Люди сидели в нелегком раздумье. Поиск предстоял сложный. Слишком невыгодны были условия для его проведения. Прочно удерживая полуразрушенный нашей артиллерией Чоп, противник успел надежно окопаться, поставить проволочные заграждения, к тому же значительная часть его обороны упиралась в бурную, быстротечную речку Латорицу — приток могучей Тиссы. Кроме того, еще не были разведаны перед нашим передним краем минные поля.
— Как же будем действовать? — спросил майор Полищук, окинув пристальным взглядом разведчиков.
— Может быть, рискнем под вечер…. — отозвался старший лейтенант Прибытков. — Вряд ли в это время там нас будут ждать, да и темнеет сейчас рано.
— А почему, собственно, не ночью?.. — пожал плечами лейтенант Найденов. — Нам ведь ничего не известно до сих пор про минные поля. К сожалению, самые опытные саперы наши выбыли из строя, а тех, что прибыли с пополнением, еще надо натаскивать.
— Интересно, был ли у нас подобный поиск когда-нибудь? — вздохнув, спросил капитан Ротгольц.
— А как же! — воскликнул сержант Малин. — На Житомирском шоссе, под Ставище, год назад, разве забыли? Правда, и потери были тогда… Но ворвались мы в их окопы неожиданно, как сейчас помню!
— Да, вспоминаю… — кивнул Ротгольц. — Тогда еще шел, по-моему, густой-густой снег. Даже пленного того помню: он был весь вывалян в снегу и до костей промерз.
— Точно! — подтвердил Бондарь. — Ведь мы тащили его за шкирку через всю нейтральную. Сам не хотел идти — пришлась поступить с ним нелюбезно, фельдфебель вроде был.

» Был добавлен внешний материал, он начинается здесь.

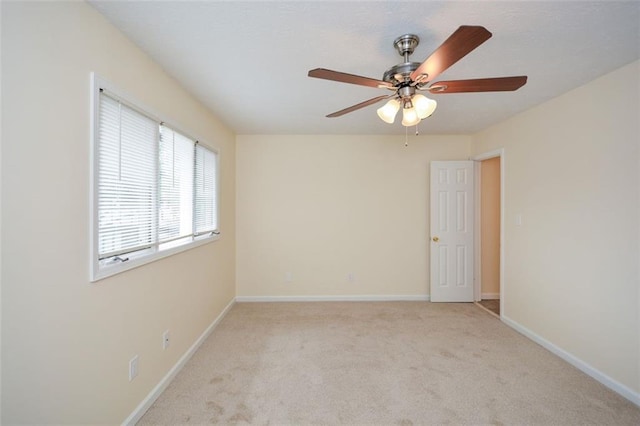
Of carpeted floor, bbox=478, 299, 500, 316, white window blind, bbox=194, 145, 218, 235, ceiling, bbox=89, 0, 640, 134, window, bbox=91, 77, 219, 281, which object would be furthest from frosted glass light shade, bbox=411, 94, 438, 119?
carpeted floor, bbox=478, 299, 500, 316

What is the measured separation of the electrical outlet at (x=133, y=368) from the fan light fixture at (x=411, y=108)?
7.50 feet

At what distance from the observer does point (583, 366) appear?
7.40 ft

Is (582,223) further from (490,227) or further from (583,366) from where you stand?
(490,227)

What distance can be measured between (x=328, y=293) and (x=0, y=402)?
3310mm

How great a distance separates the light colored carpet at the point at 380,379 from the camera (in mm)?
1775

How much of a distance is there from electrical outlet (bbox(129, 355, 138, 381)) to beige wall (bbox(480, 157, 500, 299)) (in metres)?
4.39

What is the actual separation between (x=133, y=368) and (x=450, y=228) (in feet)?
12.9

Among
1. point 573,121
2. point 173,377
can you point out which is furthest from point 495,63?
point 173,377

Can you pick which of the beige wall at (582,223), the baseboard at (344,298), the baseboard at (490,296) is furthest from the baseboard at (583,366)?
the baseboard at (344,298)

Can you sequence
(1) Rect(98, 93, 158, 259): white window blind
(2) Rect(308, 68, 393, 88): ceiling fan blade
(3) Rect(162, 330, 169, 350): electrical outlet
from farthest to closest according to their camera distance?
(3) Rect(162, 330, 169, 350): electrical outlet → (1) Rect(98, 93, 158, 259): white window blind → (2) Rect(308, 68, 393, 88): ceiling fan blade

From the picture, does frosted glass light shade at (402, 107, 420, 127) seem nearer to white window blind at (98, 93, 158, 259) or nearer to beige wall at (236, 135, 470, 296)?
white window blind at (98, 93, 158, 259)

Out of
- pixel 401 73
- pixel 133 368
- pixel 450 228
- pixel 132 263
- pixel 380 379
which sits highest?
pixel 401 73

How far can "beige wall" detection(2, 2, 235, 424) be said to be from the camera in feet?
3.41

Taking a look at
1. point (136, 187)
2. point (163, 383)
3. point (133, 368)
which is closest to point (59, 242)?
point (136, 187)
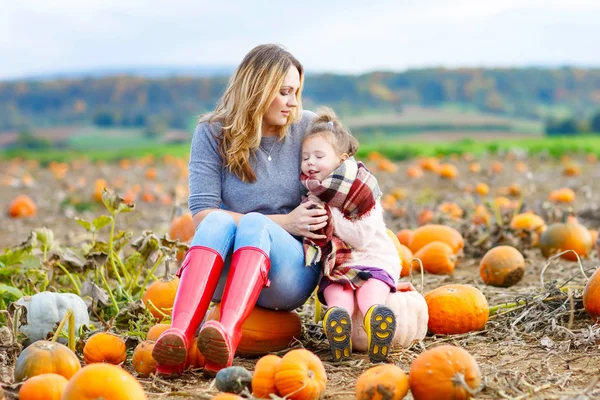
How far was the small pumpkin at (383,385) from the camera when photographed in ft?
9.00

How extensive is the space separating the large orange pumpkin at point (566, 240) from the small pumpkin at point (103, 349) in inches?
139

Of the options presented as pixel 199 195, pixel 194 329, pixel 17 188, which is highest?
pixel 199 195

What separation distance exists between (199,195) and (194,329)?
814mm

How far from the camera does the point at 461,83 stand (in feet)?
66.2

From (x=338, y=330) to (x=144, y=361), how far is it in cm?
86

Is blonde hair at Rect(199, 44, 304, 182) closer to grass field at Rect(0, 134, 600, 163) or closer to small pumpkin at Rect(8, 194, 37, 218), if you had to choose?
small pumpkin at Rect(8, 194, 37, 218)

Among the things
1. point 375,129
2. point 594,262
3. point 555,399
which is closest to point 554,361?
point 555,399

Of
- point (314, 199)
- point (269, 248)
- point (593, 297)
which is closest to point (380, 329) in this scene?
point (269, 248)

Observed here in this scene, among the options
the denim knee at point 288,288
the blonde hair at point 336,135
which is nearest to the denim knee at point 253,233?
the denim knee at point 288,288

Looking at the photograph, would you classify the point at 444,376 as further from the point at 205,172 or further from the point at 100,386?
the point at 205,172

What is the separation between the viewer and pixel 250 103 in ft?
12.7

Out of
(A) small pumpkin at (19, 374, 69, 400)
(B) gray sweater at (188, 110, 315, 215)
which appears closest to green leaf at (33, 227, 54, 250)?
(B) gray sweater at (188, 110, 315, 215)

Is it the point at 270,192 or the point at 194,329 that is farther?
the point at 270,192

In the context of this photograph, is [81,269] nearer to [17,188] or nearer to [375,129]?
[17,188]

— Нет, унтер-офицер, — возразил Ротгольц. — Это я помню точно. Но данные я получил от него отменные.
— Вы что же, помните всех пленных? — улыбнувшись, спросил Полищук.
— Всех, конечно, не упомнишь, но в памяти многие остались. Например — самый первый. Под Воронежем мы его взяли, возле Озерок, тринадцатого октября сорок второго года. Старший стрелок триста сороковой пехотной…

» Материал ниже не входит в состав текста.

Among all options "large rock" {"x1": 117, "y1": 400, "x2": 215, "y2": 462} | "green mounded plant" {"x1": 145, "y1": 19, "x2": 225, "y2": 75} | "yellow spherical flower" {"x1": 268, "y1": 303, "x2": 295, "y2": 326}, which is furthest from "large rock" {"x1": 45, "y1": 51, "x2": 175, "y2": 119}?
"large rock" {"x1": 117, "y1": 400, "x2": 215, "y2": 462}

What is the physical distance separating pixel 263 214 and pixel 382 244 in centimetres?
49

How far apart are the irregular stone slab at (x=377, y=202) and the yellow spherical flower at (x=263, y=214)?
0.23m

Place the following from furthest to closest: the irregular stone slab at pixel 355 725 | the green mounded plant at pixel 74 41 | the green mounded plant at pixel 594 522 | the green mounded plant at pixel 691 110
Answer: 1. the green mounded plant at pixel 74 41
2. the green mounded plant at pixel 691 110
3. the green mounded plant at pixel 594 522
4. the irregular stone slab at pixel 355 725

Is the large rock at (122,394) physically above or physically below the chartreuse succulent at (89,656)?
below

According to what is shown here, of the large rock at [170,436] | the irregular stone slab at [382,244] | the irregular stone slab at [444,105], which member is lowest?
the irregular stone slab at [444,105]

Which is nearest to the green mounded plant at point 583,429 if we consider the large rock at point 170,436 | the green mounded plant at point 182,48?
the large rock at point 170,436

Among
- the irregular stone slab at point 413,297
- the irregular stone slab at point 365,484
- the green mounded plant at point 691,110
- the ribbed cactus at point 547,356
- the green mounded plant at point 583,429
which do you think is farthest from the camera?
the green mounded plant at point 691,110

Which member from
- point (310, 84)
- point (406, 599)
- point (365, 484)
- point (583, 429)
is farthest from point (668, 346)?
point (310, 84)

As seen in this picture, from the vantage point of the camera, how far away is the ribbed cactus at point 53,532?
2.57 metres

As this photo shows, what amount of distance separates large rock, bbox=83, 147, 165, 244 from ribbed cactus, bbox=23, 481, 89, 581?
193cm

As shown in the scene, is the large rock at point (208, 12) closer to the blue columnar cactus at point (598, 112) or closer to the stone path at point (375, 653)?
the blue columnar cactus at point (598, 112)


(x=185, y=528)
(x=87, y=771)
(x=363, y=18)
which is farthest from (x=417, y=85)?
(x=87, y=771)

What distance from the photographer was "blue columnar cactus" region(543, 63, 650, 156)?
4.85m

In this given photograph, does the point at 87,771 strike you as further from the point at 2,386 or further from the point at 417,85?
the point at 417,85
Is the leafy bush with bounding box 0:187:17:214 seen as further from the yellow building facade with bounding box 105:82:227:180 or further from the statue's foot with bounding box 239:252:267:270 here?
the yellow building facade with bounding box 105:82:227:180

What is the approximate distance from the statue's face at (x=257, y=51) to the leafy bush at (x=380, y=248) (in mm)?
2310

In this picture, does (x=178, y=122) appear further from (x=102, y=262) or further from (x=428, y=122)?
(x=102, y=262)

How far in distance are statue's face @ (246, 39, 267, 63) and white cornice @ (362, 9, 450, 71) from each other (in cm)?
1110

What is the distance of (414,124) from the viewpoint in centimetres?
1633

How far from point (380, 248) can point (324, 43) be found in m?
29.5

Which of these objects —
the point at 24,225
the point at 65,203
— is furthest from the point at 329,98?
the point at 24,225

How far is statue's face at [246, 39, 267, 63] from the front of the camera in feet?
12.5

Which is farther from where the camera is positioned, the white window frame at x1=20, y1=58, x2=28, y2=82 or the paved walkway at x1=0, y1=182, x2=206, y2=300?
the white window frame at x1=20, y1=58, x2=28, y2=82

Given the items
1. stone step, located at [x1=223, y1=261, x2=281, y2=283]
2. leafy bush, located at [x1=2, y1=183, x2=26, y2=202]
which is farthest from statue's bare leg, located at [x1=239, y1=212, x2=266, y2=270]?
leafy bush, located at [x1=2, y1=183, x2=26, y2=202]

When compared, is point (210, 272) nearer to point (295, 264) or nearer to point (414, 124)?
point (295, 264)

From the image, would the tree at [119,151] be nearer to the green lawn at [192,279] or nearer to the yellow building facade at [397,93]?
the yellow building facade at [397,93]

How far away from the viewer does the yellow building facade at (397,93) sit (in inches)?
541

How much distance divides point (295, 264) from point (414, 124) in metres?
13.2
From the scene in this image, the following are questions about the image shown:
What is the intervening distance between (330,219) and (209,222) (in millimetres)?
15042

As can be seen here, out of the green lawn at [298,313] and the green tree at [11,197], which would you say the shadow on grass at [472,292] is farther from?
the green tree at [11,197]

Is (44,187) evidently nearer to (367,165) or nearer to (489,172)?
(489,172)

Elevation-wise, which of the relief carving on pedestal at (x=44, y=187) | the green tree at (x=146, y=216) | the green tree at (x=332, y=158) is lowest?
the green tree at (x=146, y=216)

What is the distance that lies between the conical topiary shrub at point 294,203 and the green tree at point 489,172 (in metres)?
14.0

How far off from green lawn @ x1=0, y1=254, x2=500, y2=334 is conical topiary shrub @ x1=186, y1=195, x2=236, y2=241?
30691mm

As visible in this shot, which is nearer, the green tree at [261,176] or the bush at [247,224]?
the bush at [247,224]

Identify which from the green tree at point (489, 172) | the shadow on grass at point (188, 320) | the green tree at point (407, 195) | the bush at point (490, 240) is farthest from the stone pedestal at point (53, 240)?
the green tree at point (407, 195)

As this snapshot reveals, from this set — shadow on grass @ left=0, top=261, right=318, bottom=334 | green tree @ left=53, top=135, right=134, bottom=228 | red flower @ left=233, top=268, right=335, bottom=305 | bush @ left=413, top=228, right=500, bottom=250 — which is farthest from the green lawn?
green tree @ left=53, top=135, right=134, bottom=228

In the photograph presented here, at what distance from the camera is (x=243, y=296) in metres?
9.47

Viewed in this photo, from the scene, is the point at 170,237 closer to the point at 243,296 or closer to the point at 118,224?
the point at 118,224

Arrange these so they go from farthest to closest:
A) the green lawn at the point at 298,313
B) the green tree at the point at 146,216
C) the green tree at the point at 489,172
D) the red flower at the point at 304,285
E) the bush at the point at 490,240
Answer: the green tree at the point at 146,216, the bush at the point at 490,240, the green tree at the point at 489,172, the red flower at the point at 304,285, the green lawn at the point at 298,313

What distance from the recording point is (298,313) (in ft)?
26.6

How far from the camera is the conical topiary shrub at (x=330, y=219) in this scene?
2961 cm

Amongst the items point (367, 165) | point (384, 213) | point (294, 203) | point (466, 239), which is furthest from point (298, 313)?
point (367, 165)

— Неужели и дату запомнили? — удивился Полищук.
— Это проще всего: с днем рождения совпало.
— Так… вернемся к главному. — Полищук повернулся к командиру разведроты старшему лейтенанту Прибыткову. — Что у вас?..
— Хочу доложить результаты наблюдения за обороной противника. — Прибытков бегло взглянул на карту. — Дзотов они, к счастью, не успели построить, но проволока вдоль позиций просматривается. Передний край их идет вдоль восточной окраины Чопа, а ходы сообщения уходят в тыл позиций, по-видимому в подвалы разбитых и полуразрушенных домов, блиндажей не замечено…

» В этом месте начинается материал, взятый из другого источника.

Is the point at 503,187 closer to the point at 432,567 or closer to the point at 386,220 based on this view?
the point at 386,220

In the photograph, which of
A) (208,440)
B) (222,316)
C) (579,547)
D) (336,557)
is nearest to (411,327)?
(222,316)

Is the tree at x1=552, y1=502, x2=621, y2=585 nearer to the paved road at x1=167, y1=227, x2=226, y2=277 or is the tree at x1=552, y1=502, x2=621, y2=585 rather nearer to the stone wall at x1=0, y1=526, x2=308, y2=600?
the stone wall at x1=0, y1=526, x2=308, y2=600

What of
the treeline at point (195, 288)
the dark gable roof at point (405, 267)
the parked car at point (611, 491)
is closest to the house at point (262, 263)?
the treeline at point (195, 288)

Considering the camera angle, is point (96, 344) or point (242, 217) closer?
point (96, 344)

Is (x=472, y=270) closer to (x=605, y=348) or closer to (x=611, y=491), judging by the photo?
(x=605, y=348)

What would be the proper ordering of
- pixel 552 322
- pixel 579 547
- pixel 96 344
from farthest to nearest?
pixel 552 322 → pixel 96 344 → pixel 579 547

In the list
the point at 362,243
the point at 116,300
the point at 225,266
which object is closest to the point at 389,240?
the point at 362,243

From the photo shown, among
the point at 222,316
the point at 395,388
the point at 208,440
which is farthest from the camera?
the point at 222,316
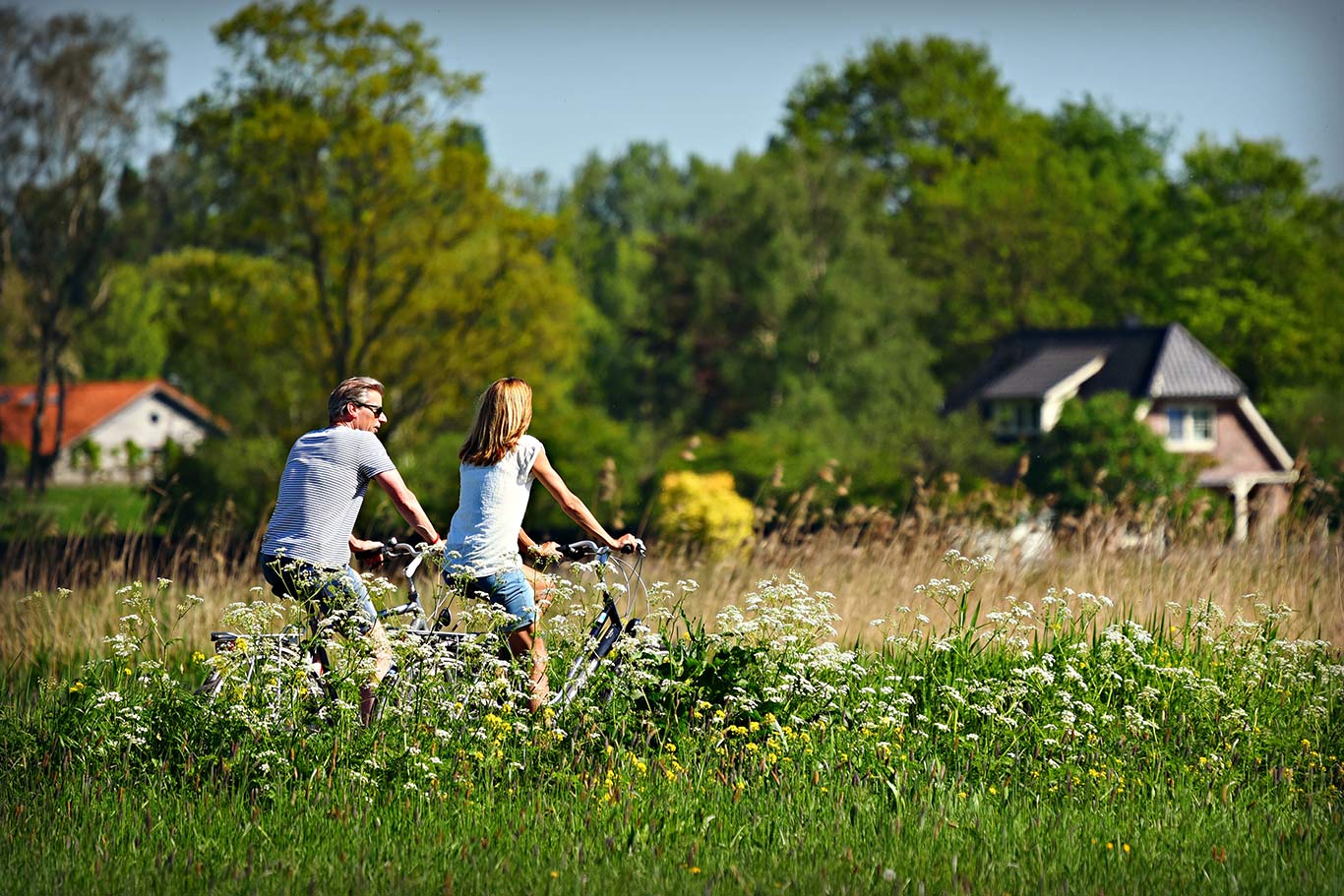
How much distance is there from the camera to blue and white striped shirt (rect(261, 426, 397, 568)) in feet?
19.0

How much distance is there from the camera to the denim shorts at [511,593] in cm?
594

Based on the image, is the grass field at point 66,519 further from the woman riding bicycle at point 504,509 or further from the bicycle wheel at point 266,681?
the bicycle wheel at point 266,681

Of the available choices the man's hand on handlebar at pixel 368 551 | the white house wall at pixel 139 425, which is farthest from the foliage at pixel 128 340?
the man's hand on handlebar at pixel 368 551

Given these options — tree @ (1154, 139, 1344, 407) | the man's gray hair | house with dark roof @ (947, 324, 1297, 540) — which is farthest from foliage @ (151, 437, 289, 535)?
tree @ (1154, 139, 1344, 407)

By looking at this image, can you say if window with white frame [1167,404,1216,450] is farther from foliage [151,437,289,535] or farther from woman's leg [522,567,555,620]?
woman's leg [522,567,555,620]

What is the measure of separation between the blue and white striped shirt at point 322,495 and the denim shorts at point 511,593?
0.57 metres

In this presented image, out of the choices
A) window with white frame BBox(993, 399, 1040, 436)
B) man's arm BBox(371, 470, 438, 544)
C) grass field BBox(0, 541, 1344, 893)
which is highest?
window with white frame BBox(993, 399, 1040, 436)

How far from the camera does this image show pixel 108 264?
40.0 meters

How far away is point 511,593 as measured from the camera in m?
5.96

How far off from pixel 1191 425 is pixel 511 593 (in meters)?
39.7

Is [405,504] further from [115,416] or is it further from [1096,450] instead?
[115,416]

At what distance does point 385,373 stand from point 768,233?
50.5 feet

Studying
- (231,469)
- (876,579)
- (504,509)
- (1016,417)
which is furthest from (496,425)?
(1016,417)

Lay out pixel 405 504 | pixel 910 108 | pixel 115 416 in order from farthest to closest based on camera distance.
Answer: pixel 115 416
pixel 910 108
pixel 405 504
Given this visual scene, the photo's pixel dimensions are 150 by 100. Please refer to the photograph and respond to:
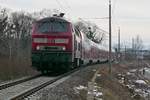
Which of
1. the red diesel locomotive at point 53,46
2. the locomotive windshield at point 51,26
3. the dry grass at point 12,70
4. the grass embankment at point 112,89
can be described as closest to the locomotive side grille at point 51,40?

— Майор Филатов мне посоветовал взять данные у артиллерийских разведчиков… — вставил Ротгольц.
— И что они сообщают?
— Помощник начальника штаба артиллерии и начальник их разведки капитан Дворников считают, что против нас стоят венгерские части.
— Как же они это определили?
— У них очень сильная оптика, позволившая им различить со своего НП форму венгерских солдат.
— Тем лучше! — оживился Малин. — С венграми нам уже приходилось иметь дело.